Monday, September 16, 2013

Rachel Joyce's Sequel to Harold Fry is, well, Perfect!

Readers who have been following this blog for a while may remember that The Unlikely Pilgrimage of Harold Fry was at the top of my favorites list last year. In fact, I'll be leading the book discussion of Rachel Joyce's debut novel at the South County library next winter. So naturally, when I read that she had a new novel coming out in January - yes, sorry, you'll have to wait until 2014 - I immediately asked for a copy from the good folks at Net Galley.

Harold was one of the first characters to make me cry in a long, long time. Diana Hemmings, the tragic figure in Perfect, didn't make me sob out loud but she tore my heart out just the same. In fact, the basic similarity between Ms. Joyce's first and second novels is that they are both peopled with such lost and lonely souls desperately in need of connection.

The other day I read an article in the New York Times about the president of Barnard College http://www.nytimes.com/2013/09/15/fashion/finding-satisfaction-in-second-best.html?pagewanted=all&_r=0 in which she discusses the downside of the feminist revolution, the fact that we gals now seem forced to seek perfection in everything we do. Having it all means being the perfect employee, manager, mom, wife, etc. Under that kind of enormous pressure, something's got to give.
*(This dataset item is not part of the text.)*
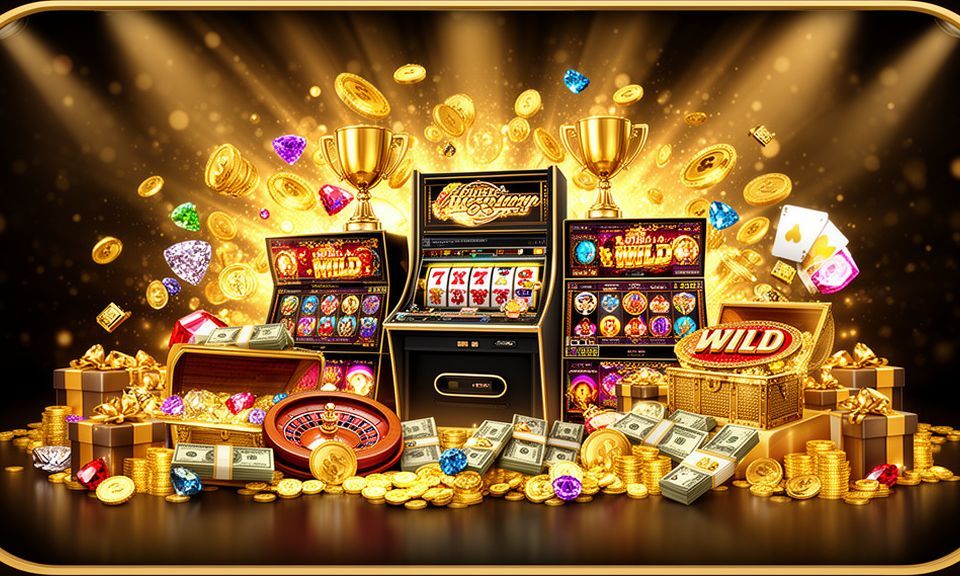 wynn300 Cài ứng dụng wynn300 trong 3 bước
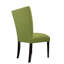 Chaise parsons rembourrée Alex Lucky Spring Seating-20569566-20569533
I though of Diana Hemmings right away.

Rachel Joyce has created in Diana such a fragile creature that I actually got sympathy knots in my stomach when her husband Sylvester got off the train each Friday afternoon at precisely the same time. The children who, during the week while daddy is away on business, laugh, play, and dwell happily in their imaginations, become silent, sullen, and nervous the second he gets in the car.

Though she's dressed with caution, not a hair out of place, Sylvester's favorite style includes a pencil skirt, modestly heeled shoes and a demure silk blouse, Diana can do nothing right under his cold scrutiny. Why, we might wonder, would she live like this, even keeping in mind that it is only 1972?

 Is it the lovely home on the English moors, the freedom from financial worries, or the new Jaguar sitting in the garage? Painfully, slowly, Ms. Joyce metes out the information to her readers so that we get to know the other Di, the one who was less than "perfect.".

The narrator is Diana's precocious son Byron, an eleven year old boy who's as sensitive and bright as his mother, and one who worries about everything. In fact, it is one of these big worries, that the international clock at Greenwich will lose two seconds during the course of the year, that is the catalyst for a split-second accident that will reverberate through the lives of all the characters down to current times.

This novel involves two stories told in alternating chapters that don't seem to correlate at all when you begin reading. Do stay with it. When it all makes sense, I hope that you'll be as shocked as I was.
The author has an exquisite way with words, a deep empathy for the human condition, and amazing insight into the mysteries of the heart. A wonderful read indeed.

3 comments:

TooManyBooks said...

Hi!
Can't wait to read it! When are you coming back??
ME

Sallyb said...

Around the first. So happy to hear the good news for the library system! Whew!

TooManyBooks said...

Yes, we are all breathing a sigh of relief! Are you going to the SWFLN board meeting on 10/8? We could catch up over din-din.